=== DATASET EXCERPTS ===

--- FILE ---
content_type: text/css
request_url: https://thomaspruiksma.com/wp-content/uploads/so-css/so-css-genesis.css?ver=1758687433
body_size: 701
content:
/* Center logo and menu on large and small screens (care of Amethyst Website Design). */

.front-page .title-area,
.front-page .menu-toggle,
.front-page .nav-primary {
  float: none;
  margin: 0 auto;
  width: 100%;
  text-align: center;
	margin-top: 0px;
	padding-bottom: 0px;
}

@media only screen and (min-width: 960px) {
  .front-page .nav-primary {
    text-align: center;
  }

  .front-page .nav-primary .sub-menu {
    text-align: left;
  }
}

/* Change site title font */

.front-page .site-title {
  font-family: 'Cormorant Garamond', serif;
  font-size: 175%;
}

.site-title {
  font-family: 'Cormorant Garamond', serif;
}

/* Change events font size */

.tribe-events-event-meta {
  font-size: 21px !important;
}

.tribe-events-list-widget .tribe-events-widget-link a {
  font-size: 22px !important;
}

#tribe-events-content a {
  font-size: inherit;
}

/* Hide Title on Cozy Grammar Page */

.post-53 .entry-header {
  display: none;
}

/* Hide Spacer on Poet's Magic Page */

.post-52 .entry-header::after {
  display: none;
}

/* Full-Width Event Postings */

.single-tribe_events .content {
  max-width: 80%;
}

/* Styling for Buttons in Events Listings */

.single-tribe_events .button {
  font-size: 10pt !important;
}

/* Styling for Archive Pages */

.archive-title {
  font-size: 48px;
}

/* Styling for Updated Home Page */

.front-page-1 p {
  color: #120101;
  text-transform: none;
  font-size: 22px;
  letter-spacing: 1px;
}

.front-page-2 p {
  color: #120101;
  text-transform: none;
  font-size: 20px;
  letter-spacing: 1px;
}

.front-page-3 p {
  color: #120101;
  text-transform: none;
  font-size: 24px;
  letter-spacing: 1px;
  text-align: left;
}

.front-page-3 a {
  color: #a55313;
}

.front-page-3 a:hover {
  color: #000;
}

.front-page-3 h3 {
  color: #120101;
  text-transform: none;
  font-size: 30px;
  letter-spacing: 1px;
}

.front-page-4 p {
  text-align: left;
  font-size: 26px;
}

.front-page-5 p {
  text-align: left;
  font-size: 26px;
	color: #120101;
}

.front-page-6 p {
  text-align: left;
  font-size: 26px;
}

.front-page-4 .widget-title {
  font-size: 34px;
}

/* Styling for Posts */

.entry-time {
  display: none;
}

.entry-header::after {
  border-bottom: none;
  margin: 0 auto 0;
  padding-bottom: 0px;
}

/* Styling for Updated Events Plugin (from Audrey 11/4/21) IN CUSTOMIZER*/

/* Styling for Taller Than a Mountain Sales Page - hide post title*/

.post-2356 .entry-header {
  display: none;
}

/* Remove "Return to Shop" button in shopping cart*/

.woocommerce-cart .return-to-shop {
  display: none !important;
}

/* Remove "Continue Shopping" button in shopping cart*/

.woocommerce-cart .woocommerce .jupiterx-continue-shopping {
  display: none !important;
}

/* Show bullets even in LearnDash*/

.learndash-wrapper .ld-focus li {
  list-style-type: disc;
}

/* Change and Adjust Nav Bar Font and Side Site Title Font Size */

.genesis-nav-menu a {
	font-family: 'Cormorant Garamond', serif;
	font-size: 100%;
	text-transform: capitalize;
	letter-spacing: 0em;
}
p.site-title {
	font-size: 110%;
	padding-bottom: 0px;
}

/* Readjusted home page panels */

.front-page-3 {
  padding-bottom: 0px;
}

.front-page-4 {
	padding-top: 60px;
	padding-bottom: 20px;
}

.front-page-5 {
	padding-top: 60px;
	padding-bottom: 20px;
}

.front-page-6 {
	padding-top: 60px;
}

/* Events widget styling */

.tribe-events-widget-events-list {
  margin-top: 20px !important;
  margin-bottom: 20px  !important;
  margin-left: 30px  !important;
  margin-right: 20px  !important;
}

===

**PROBLEM TO WORK ON:** Filter the entries above and return only the lines holding "important".

**EXPECTED ANSWER:**
  font-size: 21px !important;
  font-size: 22px !important;
  font-size: 10pt !important;
  display: none !important;
  display: none !important;
  margin-top: 20px !important;
  margin-bottom: 20px  !important;
  margin-left: 30px  !important;
  margin-right: 20px  !important;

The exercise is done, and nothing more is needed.